The Democratic primary in the congressional race in New York’s 16th congressional district between the incumbent congressman Jamaal Bowman and the Westchester county executive, George Latimer, was a victory for Latimer, and one of the first successful primaries by the right wing of the Democratic party against the left. The contest was by far the most expensive congressional primary in history, and came to be viewed as a battle for the soul of the Democratic party, and specifically a fight around the Israel-Palestine issue, with Latimer and his advocates in the American Israel Public Affairs Committee spending over $20m to elect him, and to rebuke Bowman’s criticism of Israel and support for a ceasefire.
Bowman’s defeat represents a victory for Aipac and a defeat for the progressive and pro-Palestine movements. But it is a pyrrhic victory. The first election overtly fought on the Israel-Palestine conflict has resulted in a victory for pro-Israel forces, and the movement for Palestinian rights has been dealt a severe blow at the ballot box. Elected officials will be far less willing to take a stand in the near term. But the result of this election masks a considerable shift in the balance of power within American politics away from unconditional support for Israel as an unquestioned political consensus.
Sometimes, a major electoral victory is a sign of a movement in retreat and a crumbling consensus. Take California’s gay marriage ban in 2008, at the time seen as a major defeat for gay rights advocates. But the victory of Prop 8 hid the underlying shift: the very fact that gay rights, unthinkable even a few years prior, was a polarized electoral issue showed that anti-gay rights forces were losing in the long term. The same is true here and now, about Israel and Palestine.
The fundamentals of this race were poor for the left. New York’s suburban 16th congressional district would never be a progressive target in a vacuum, containing some of the nation’s wealthiest communities. Redistricting cleaved many of the working-class communities of color that powered Bowman’s 2020 primary win, and even that was in large part due to incumbent Eliot Engel’s chronic absenteeism from the district. Beyond that, Bowman had several compounding low-level mistakes and scandals that could easily be hammered home to voters, like pulling the fire alarm at the Capitol or his controversial hip-hop lyrics. Beyond that, Latimer is a popular politician who has represented most of the district’s voters for years.

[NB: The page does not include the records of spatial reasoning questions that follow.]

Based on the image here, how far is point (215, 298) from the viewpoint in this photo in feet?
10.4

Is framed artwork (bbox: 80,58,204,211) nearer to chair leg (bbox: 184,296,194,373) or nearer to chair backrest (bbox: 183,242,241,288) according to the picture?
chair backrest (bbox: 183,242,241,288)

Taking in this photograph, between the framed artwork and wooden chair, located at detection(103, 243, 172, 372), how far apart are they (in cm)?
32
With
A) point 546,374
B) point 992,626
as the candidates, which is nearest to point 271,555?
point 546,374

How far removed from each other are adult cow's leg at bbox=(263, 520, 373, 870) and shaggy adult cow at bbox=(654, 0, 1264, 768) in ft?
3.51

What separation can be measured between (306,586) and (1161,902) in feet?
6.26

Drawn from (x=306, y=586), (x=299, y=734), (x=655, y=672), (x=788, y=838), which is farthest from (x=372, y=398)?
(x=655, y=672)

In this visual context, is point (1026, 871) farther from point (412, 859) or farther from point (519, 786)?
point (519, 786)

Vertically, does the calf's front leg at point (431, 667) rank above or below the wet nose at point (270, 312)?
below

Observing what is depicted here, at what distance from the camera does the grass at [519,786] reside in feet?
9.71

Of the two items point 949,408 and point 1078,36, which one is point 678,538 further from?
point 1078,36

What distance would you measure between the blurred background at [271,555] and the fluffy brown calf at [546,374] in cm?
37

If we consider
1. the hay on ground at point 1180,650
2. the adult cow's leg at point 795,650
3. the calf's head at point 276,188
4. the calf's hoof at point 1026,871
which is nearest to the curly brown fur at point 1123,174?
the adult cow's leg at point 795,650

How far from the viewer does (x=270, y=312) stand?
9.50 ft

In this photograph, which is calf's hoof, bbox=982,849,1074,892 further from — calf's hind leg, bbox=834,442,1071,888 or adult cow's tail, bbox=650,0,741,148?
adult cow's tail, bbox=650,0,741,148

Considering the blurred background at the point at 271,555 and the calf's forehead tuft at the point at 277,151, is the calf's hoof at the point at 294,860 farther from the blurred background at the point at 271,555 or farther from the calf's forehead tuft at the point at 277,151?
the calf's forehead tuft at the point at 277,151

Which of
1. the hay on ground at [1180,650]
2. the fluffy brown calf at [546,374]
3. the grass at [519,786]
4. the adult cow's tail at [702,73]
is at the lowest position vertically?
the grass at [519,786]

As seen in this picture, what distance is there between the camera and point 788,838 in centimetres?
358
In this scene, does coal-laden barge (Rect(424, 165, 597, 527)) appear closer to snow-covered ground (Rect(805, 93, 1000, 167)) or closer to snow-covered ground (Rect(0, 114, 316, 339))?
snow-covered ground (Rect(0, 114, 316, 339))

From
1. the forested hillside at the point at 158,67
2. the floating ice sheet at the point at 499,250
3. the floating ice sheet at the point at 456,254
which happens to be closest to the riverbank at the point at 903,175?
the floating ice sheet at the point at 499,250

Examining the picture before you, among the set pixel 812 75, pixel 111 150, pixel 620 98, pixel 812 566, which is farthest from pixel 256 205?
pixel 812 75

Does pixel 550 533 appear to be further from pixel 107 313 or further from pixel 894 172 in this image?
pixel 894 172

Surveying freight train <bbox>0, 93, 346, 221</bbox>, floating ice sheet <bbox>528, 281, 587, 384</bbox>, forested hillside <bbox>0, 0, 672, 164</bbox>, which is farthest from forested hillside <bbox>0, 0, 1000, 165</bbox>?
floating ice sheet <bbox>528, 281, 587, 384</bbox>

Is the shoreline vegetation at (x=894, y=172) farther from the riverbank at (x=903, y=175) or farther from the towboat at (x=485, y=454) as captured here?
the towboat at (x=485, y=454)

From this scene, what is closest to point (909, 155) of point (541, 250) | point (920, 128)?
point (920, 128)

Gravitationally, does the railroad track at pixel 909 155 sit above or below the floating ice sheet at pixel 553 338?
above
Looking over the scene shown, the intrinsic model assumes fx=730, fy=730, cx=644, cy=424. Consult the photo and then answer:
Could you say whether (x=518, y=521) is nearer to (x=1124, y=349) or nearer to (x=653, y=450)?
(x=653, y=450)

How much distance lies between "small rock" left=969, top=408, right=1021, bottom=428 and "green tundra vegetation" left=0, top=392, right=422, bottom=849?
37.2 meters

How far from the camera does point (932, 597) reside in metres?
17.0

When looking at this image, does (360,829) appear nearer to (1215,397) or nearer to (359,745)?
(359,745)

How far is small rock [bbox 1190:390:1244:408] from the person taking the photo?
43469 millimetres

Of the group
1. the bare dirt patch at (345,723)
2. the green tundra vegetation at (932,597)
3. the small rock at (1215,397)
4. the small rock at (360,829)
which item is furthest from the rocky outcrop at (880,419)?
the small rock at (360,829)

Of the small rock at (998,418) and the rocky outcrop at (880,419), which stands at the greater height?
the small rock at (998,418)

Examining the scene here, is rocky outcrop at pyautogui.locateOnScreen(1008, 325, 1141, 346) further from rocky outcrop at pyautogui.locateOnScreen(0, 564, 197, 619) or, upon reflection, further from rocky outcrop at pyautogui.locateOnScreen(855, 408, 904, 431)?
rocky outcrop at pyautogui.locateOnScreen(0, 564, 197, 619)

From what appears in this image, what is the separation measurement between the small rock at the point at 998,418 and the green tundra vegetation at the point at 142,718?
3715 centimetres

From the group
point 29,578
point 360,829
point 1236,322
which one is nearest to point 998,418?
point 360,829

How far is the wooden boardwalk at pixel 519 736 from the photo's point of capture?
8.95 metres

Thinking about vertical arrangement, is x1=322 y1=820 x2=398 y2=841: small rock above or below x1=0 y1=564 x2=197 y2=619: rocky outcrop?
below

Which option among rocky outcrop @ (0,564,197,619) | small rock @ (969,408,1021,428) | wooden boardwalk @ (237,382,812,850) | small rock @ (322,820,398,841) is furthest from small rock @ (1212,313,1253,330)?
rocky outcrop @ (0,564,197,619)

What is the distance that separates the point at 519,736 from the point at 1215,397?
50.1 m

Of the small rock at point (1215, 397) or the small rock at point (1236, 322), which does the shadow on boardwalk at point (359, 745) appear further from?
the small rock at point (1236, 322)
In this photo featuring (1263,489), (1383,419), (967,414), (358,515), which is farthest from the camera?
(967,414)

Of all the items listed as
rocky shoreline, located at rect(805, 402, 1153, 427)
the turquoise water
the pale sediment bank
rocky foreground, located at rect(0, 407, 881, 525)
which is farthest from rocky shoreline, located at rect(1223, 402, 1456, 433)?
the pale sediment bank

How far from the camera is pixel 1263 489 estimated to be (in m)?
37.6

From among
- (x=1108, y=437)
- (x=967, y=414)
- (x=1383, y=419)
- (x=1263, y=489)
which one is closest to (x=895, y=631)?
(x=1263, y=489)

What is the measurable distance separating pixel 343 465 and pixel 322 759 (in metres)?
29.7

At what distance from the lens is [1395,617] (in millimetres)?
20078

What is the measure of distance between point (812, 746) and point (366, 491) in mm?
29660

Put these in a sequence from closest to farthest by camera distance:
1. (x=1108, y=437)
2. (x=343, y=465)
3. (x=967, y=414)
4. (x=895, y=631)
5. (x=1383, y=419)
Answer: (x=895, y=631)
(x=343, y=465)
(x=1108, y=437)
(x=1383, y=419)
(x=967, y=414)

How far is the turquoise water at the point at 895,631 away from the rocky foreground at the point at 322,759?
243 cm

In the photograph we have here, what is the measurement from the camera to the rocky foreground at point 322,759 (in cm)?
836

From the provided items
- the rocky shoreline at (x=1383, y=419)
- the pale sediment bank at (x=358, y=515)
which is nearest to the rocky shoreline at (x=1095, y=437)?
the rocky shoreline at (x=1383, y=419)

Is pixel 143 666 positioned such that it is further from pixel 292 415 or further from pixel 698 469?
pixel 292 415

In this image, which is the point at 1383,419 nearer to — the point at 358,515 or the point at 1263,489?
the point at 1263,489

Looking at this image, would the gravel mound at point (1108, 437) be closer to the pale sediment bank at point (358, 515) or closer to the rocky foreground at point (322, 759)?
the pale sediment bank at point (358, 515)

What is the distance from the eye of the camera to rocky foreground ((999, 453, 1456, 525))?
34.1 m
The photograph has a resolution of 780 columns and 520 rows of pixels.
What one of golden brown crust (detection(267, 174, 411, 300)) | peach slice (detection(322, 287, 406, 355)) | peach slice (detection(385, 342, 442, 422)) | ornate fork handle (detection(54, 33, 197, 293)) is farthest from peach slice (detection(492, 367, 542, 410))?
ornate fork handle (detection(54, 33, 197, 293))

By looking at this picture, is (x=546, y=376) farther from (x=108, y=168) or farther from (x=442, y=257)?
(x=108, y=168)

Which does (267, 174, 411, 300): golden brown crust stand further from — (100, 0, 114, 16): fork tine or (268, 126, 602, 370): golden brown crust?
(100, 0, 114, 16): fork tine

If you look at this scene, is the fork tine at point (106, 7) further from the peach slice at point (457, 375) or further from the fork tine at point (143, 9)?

Add in more money than any group has ever spent on a congressional primary by an enormous margin, and you have the conditions for a win.
But the fact that this win, and this amount of spending, was even necessary should give advocates of Israel serious pause. The election represents Aipac’s attempt to rebuild a dam that has already broken. The water is out.
The linchpin of their strategy for decades was to make support for Israel a third rail. By successfully building up universal support for Israel beyond the divides of partisan politics, Aipac and Israel’s other supporters in the US were able to successfully create a political culture with hard boundaries on the limits of acceptable speech. In the halls of Congress, discourse around Israel fell within these limits, represented by liberal groups like J Street, where a degree of sympathy for Palestinian people and criticism of rightwing figures of the Israeli state were acceptable for progressive Democrats, but questioning the basic logic undergirding the status quo was outside the bounds of permissible speech, and met with moral opprobrium.
This universal consensus undergirded Aipac’s strategy in the US for decades. That is no longer the case. Before 2018, zero members of Congress could plausibly be considered actively pro-Palestine, and that didn’t seem like it would change. But the dam burst, and starting with the elections of Alexandria Ocasio-Cortez, Ilhan Omar, and, in particular, Rashida Tlaib, there were for the first time critics of Israel that brought a perspective outside of the established consensus, and to the left of J Street. While once a fringe position, support for Palestine and criticism of Israel is now mainstream among the American public. It will continue to exist in Congress, no matter how much money is spent. There are now millions of Americans who have heard this perspective and agree with it. The era of complete Aipac consensus is over for good.
While Aipac and their allies, or any political group with $20m to spend on a single congressional primary, can eliminate nearly any adversary, this is not a sustainable strategy. While this level of financial power may deter many politicians from challenging them in the near future, Israel is now a polarizing, partisan issue. The collapse of previous bipartisan consensus and discursive limits is a catastrophe for Israel’s position in the US in the long term. Aipac did not spend directly on elections until 2021. They didn’t need to. Transitioning from an untouchable position to a fiercely polarized one that necessitates massive, unprecedented spending should be a cause for concern for Aipac. Israel and Palestine are now, for the first time, a live issue in American politics.
Make no mistake, Latimer’s win is big for Aipac and the conservative wing of the Democratic party and harmful for efforts at a ceasefire in Gaza. But the very fact that Aipac has to spend $100m on Democratic primaries in a vain attempt to silence their critics is a sea change from the last few decades of American politics. Most of their hitlist is still around. This win was, ultimately, a successful rearguard action for the Israel lobby. Having prominent advocates for Palestine and pro-Palestine speech move toward public acceptability in the US is a crisis for Israel, which is why their partisans are spending so much money to stop it. There will be many more battles to come.